Badrinath played seven ODIs scoring 72 runs with a highest score of 27. His last ODI match came against West Indies at Sir Vivian Richards Stadium in North Sound on 13 June 2011. Badrinath played his only T20 international against West Indies at Queen's Park Oval at Port of Spain on 4 June 2011 scoring 43 runs and winning the Man of the match award in an Indian victory.

===Domestic===
Badrinath made his debut for Tamil Nadu in the 2000–01 season and was a prolific scorer in first class cricket scoring more than ten thousand runs with 32 centuries. Badrinath reached the finals of Ranji Trophy three times with Tamil Nadu in the 2002-03, 2003-04 and 2011-12 seasons. Badrinath was the second highest run scorer with 636 runs in the 2005-06 Ranji Trophy and had the most prolific season in 2007-08 when he scored 659 runs at 65.90. He was also part of the team that won the domestic one day cup two times in 2002-03 and 2004–05 and the Vijay Hazare Trophy during the 2008–09 and 2009–10 seasons. Badrinath also represented South Zone while also captaining the side.

In 2014, after representing Tamil Nadu for over 14 years, he moved to represent Vidarbha for the 2014–15 Ranji Trophy due to limited playing opportunities with Tamil Nadu. He was appointed captain of the Vidarbha side, leading them to the quarter finals where they lost to Tamil Nadu. In the 2015-16 Ranji Trophy, Vidarbha again reached the quarter finals before losing to Saurashtra. Badrinath moved on to Hyderabad cricket team for the 2016-17 season, where he was again appointed captain. He led the side to the quarter finals in the Ranji trophy before falling for the third consecutive year, losing to Mumbai. In August 2018, he retired from all forms of cricket.

===IPL===
Before the inaugural season, Badrinath was signed by the Indian Premier League (IPL) side Chennai Super Kings (CSK) in 2008. Badrinath made his debut for the Chennai Super Kings during the 2008 season and was a reliable middle order batsman, representing the team for six consecutive seasons till 2013. His break through season came in 2011 when he scored 356 runs to help Chennai win their second consecutive IPL title. Badrinath won two IPL titles in 2010 and 2011 along with a Champions League Twenty20 title in 2010 with Chennai Super Kings. Badrinath scored 1441 runs across six seasons at an average of just above 30.
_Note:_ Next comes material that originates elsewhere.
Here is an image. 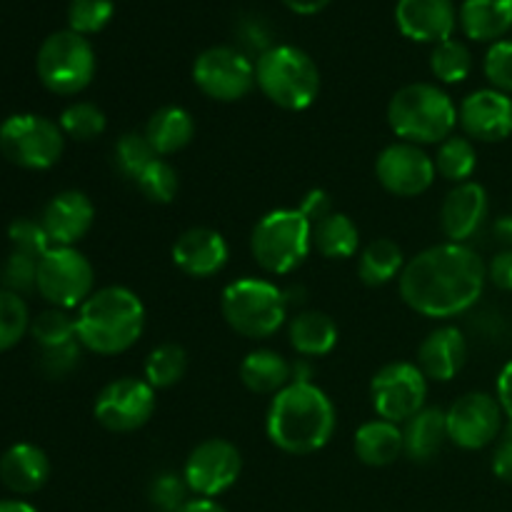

Badrinath was not retained by Chennai Super Kings ahead of the 2014 Indian Premier League season and he was unsold in 2014 player auction. He was later picked up by Royal Challengers Bangalore for 2015 Indian Premier League season but did not play a single game in which turned out to be his last season.

==Post-retirement==
He currently runs a YouTube channel "Cric it with Badri" and is an active commentator in Star Sports Tamil.